The second point he made was about building off of someone else’s (lets call them company A) infrastructure. If you’re doing this, you better add something really unique to it that makes it significantly challenging for the owner of the infrastructure to imitate. If you’re product is trivial here, as soon as you become remotely popular, company A will devote some resources to imitating you, and they’ll do things a lot better than you ever can. While you only have access to their API’s, they can configure everything about the base infrastructure to optimize for what you’re doing and probably beat you out. This goes along with the challenging problem bit, but it becomes even more important when you’re using someone else’s work.

In thinking about this, I’ve become even more turned off to using external infrastructures.
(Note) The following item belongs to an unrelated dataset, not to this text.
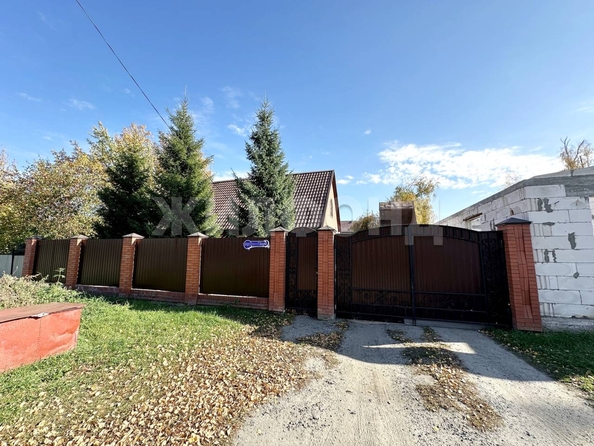 
  Продается дом, 120 м², село Боровое
. Фото 2.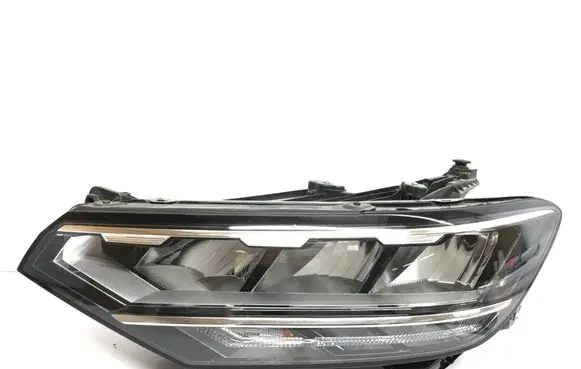 Volkswagen PASSAT B8 Headlight/headlamp 3G1941035P 8990VZ28PP5H 90172734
With a lot of my projects, I like to do as much as possible by myself. Rather than rely on other people’s code and API’s, I prefer to build things myself, customizing them to suit my needs. I like this for two reasons: I build a more optimized application and I learn a lot more by designing everything. The lesson here is: don’t expect to make a lot of money off of mash-ups. Don’t get me wrong, many mash-ups are really cool, but they’re not going to generate a lot of revenue.

We also talked about generating revenue from an idea. He affirmed my belief that a lot of money can be made with advertisements, but advised me not to worry so much about income, and focus on building something good that attracts visitors or users. We started talking about this site, (it’s my only project with some hope of generating income right now) and he encouraged me to just keep writing and focus on publicizing and building subscriptions. What I took from this is that you shouldn’t worry about generating revenue at the onset, but instead concentrate on building something really good.

Since talking to him, I’ve been reassessing my current projects and deciding whether I should keep working on them or not. Some of them I’ll definitely scrap; they don’t sound like much fun and I don’t think they’ll make me any money. Others, I think I’ll continue. At this point, none of my ideas really have anything “challenging” about them, but I’m still a pretty young student with a lot to learn. I still have plenty of time.